(Beginning of Record excerpts)

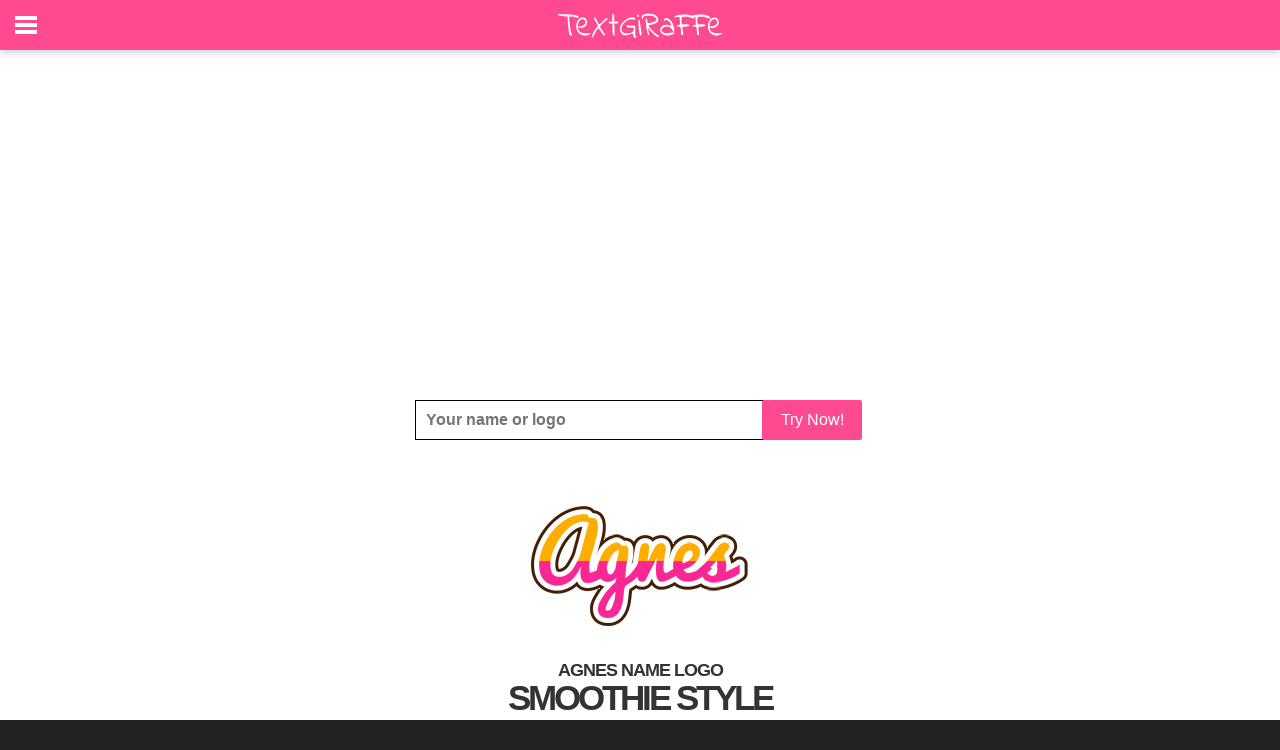

--- FILE ---
content_type: text/html; charset=utf-8
request_url: https://www.google.com/recaptcha/api2/aframe
body_size: 259
content:
<!DOCTYPE HTML><html><head><meta http-equiv="content-type" content="text/html; charset=UTF-8"></head><body><script nonce="-4E4KqBwu0jcBIelwjQfFA">/** Anti-fraud and anti-abuse applications only. See google.com/recaptcha */ try{var clients={'sodar':'https://pagead2.googlesyndication.com/pagead/sodar?'};window.addEventListener("message",function(a){try{if(a.source===window.parent){var b=JSON.parse(a.data);var c=clients[b['id']];if(c){var d=document.createElement('img');d.src=c+b['params']+'&rc='+(localStorage.getItem("rc::a")?sessionStorage.getItem("rc::b"):"");window.document.body.appendChild(d);sessionStorage.setItem("rc::e",parseInt(sessionStorage.getItem("rc::e")||0)+1);localStorage.setItem("rc::h",'1768652378407');}}}catch(b){}});window.parent.postMessage("_grecaptcha_ready", "*");}catch(b){}</script></body></html>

(End of Record excerpts)

## [Exercise directions]
Print the records above verbatim, pictures excluded.

## [Task solution]
--- FILE ---
content_type: text/html; charset=utf-8
request_url: https://www.google.com/recaptcha/api2/aframe
body_size: 259
content:
<!DOCTYPE HTML><html><head><meta http-equiv="content-type" content="text/html; charset=UTF-8"></head><body><script nonce="-4E4KqBwu0jcBIelwjQfFA">/** Anti-fraud and anti-abuse applications only. See google.com/recaptcha */ try{var clients={'sodar':'https://pagead2.googlesyndication.com/pagead/sodar?'};window.addEventListener("message",function(a){try{if(a.source===window.parent){var b=JSON.parse(a.data);var c=clients[b['id']];if(c){var d=document.createElement('img');d.src=c+b['params']+'&rc='+(localStorage.getItem("rc::a")?sessionStorage.getItem("rc::b"):"");window.document.body.appendChild(d);sessionStorage.setItem("rc::e",parseInt(sessionStorage.getItem("rc::e")||0)+1);localStorage.setItem("rc::h",'1768652378407');}}}catch(b){}});window.parent.postMessage("_grecaptcha_ready", "*");}catch(b){}</script></body></html>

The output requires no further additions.